At the same time, however, he states that he greatly appreciates the efforts that ProData Consult makes to match him and his competencies with interesting tasks for clients with needs within his expertise.

Also within that image is that in a normal situation, without Covid-19, he shows physically up at work in the company he works for, eats lunch with colleagues, attends meetings, social events and what else is part of life as a staff employee. .

The commitment that he and his consultant colleagues perform in the tasks they undertake and the companies they work for also affects the companies' prioritization of physically present consultants in relation to nearshoring to Poland and other Eastern European countries, as well as offshoring to India and the Far East.

"When we as consultants sit right next to the company's own employees, who must reap the fruits of our work, it opens up for a completely different and much more direct dialogue about the task. It is a huge benefit for the company and its employees, and thus the end users of our work," he says.

Jakob Kjøller believes that in recent years this fact has resulted in a change in the perception that many companies have of various opportunities for consulting assistance in software development.

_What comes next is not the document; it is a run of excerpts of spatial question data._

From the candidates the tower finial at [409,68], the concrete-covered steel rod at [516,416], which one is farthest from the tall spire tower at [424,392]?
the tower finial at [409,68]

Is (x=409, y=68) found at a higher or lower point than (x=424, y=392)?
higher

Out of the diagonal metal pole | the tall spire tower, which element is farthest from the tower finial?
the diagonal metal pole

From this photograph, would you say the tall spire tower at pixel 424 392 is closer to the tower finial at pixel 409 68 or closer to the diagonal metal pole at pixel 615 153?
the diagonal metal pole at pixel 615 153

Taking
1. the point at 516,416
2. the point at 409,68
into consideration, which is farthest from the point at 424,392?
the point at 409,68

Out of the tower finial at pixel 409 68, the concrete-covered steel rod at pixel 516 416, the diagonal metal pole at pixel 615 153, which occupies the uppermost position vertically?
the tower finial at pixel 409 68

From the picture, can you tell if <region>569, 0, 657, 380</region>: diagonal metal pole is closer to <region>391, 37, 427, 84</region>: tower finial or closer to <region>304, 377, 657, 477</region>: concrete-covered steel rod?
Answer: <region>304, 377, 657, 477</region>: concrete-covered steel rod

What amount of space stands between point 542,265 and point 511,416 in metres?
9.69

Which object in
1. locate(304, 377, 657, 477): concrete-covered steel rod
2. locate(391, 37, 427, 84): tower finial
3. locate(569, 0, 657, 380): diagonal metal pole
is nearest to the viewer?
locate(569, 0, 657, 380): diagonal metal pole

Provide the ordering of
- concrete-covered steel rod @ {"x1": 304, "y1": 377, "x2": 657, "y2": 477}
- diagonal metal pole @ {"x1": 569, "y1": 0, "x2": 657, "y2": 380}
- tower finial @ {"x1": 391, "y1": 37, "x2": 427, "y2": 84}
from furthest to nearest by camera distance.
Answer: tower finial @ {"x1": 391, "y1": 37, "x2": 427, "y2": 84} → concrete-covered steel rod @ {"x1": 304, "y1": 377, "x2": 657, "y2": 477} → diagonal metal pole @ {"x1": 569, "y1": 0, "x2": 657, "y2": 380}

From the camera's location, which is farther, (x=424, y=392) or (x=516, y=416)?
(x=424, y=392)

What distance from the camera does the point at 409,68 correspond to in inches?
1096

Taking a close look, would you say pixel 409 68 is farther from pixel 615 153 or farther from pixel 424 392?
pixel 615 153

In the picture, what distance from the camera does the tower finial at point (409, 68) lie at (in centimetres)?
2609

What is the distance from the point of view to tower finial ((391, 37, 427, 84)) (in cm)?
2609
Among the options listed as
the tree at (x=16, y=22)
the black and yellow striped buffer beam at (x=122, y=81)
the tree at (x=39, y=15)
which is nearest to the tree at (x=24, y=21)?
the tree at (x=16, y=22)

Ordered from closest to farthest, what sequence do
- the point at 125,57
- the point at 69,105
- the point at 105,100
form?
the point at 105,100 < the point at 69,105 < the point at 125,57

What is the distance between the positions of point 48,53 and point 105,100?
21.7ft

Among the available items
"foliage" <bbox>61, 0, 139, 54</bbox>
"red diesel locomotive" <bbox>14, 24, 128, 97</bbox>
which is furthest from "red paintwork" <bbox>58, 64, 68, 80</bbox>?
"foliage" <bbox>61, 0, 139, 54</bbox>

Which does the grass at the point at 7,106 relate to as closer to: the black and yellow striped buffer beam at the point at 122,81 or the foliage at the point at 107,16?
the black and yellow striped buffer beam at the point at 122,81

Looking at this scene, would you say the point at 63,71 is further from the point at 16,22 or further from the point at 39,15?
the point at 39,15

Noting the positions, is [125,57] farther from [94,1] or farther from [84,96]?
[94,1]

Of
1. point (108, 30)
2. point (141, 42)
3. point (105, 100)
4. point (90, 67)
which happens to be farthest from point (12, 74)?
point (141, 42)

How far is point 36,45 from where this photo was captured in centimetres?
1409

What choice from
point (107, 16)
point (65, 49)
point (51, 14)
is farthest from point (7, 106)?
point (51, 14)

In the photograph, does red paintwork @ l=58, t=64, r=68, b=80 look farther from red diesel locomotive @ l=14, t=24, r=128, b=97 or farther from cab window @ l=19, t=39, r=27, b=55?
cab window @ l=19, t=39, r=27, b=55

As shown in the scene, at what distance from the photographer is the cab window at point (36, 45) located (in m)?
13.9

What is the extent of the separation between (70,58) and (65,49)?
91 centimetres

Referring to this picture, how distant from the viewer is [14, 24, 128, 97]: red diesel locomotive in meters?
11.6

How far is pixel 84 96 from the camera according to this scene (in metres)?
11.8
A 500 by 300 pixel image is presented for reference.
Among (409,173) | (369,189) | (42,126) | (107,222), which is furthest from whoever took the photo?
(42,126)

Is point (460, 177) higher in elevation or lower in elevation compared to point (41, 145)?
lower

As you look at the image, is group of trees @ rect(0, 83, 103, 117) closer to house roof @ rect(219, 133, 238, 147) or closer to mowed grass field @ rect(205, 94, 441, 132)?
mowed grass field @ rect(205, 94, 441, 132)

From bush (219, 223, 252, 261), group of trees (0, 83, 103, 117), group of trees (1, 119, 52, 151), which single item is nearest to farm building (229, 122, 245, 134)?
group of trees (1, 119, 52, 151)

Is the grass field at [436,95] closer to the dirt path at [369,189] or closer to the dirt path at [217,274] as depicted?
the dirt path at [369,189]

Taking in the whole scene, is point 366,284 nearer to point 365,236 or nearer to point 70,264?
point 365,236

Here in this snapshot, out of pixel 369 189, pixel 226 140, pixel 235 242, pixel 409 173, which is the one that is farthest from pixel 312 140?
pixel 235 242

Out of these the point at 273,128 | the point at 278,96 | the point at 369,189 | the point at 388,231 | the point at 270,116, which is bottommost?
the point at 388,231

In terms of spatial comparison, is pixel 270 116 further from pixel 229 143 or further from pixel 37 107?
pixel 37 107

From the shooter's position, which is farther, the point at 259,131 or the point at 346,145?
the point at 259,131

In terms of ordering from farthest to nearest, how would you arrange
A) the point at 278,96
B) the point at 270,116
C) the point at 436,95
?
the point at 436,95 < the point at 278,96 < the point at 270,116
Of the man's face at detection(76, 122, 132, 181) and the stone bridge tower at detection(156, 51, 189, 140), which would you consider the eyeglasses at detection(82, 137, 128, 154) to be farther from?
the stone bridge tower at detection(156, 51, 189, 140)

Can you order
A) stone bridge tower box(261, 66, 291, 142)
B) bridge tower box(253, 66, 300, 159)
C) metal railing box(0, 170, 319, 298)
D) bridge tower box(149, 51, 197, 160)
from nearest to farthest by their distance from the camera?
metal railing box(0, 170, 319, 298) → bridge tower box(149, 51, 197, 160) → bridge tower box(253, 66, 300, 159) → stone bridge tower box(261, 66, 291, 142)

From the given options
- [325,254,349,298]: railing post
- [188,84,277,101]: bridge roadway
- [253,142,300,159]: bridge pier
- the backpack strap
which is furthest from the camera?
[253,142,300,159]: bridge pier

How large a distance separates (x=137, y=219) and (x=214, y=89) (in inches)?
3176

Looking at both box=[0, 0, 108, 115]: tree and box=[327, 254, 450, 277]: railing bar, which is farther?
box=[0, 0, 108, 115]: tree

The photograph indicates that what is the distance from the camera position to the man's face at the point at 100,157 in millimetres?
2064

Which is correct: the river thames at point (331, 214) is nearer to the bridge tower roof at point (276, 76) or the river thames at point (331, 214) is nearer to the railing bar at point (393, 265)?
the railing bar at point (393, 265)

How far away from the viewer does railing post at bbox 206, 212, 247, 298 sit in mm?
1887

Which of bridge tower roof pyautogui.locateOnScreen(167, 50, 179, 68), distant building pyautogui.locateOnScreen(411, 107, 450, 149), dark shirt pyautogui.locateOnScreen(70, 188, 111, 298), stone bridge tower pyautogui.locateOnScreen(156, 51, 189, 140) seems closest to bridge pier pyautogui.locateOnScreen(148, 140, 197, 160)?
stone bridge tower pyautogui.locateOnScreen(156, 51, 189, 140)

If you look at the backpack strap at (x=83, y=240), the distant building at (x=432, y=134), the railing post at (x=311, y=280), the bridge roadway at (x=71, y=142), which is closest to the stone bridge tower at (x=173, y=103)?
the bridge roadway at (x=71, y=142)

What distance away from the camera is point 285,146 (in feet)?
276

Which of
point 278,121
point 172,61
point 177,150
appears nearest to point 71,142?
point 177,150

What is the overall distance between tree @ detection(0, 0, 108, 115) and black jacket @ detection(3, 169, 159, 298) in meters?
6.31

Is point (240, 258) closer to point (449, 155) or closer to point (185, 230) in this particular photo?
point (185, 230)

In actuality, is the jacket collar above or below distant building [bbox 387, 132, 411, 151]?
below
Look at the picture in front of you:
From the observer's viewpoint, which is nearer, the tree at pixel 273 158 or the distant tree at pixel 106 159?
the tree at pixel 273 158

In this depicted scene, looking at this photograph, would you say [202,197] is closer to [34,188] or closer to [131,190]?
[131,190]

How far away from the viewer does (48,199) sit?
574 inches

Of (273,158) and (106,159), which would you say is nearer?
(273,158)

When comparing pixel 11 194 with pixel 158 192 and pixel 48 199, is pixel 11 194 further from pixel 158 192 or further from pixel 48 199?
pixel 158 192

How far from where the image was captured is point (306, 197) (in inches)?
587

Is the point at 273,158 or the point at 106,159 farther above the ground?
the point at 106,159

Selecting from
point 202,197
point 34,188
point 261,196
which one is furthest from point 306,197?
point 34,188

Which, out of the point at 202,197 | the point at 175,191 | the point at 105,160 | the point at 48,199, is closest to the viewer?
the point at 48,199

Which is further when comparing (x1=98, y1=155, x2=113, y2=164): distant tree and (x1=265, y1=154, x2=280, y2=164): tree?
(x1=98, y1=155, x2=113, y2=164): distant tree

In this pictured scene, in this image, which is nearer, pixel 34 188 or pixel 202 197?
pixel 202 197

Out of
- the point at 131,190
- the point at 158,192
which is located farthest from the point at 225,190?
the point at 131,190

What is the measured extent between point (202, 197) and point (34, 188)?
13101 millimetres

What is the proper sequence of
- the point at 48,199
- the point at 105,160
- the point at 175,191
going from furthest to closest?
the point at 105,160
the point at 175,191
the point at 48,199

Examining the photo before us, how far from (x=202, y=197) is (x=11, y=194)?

IT consultant Jakob Kjøller

With more than 20 years of experience, Jakob Kjøller has a good knowledge of most disciplines within software development. His special strength lies in web development, which he has for the most part dealt with, both in previous jobs and in his current role as a self-employed consultant.

Although he has registered with several different consultancies, in practice it is ProData Consult that finds the projects and assignments he ends up taking on. ProData Consult is familiar with the consultants' strengths and competencies, and at the same time knows the customers and follow their needs, in order to match clients and consultants in the best possible way.

"ProData Consult is both faster than the competition, and also provides me with the most interesting contracts," he says.